YOUR GOAL: Lay out the material as a two-column CSV with the headers item and answer, giving one row per item, starting at the line containing "Is point 498,339" and going through the end of the material. Put each field in quotes and replace any line breaks inside it with spaces.

[BEGIN]

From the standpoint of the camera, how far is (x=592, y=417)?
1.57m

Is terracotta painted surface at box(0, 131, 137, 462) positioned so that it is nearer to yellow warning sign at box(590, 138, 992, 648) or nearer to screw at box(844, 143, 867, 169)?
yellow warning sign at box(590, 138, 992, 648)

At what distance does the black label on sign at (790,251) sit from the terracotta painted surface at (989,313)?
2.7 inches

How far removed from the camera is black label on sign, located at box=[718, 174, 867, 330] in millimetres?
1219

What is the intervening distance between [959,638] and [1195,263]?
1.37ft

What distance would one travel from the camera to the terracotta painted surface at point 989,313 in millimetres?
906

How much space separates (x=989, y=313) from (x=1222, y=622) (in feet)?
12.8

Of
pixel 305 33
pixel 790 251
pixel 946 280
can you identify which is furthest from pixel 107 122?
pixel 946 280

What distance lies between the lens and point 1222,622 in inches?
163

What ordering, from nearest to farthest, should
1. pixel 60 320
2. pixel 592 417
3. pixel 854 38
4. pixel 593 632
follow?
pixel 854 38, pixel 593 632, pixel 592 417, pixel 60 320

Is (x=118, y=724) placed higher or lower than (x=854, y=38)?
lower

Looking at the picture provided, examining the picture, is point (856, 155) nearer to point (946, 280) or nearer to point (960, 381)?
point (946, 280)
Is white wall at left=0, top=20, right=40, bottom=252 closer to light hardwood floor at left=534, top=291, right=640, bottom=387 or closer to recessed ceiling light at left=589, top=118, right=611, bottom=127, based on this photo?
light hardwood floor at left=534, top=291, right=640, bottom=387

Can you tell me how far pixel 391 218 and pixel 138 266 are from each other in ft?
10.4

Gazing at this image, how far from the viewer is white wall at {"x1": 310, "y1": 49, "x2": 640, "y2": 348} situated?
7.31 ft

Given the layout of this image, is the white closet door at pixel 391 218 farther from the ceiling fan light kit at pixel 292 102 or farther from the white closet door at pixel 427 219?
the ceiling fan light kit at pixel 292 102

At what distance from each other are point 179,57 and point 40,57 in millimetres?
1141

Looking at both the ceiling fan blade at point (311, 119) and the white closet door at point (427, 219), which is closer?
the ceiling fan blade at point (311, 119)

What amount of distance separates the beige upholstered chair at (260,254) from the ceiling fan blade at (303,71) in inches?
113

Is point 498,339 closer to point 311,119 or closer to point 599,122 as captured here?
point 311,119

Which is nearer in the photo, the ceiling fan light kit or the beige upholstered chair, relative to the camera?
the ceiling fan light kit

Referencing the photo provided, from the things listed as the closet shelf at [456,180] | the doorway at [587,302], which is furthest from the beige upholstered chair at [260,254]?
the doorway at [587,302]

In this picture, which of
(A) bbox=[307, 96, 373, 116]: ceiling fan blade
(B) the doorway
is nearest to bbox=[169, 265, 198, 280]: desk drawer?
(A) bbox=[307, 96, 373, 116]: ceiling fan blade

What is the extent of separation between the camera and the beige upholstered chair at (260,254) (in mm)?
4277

[END]

THE COMPLETED TASK:
item,answer
"Is point 498,339 closer to point 311,119 or closer to point 599,122 as captured here?","point 311,119"
"Which is nearer in the photo, the ceiling fan light kit or the beige upholstered chair, relative to the camera?","the ceiling fan light kit"
"Referencing the photo provided, from the things listed as the closet shelf at [456,180] | the doorway at [587,302], which is furthest from the beige upholstered chair at [260,254]?","the doorway at [587,302]"
"In this picture, which of (A) bbox=[307, 96, 373, 116]: ceiling fan blade (B) the doorway is nearest to bbox=[169, 265, 198, 280]: desk drawer?","(A) bbox=[307, 96, 373, 116]: ceiling fan blade"
"What is the extent of separation between the camera and the beige upholstered chair at (260,254) (in mm)?","4277"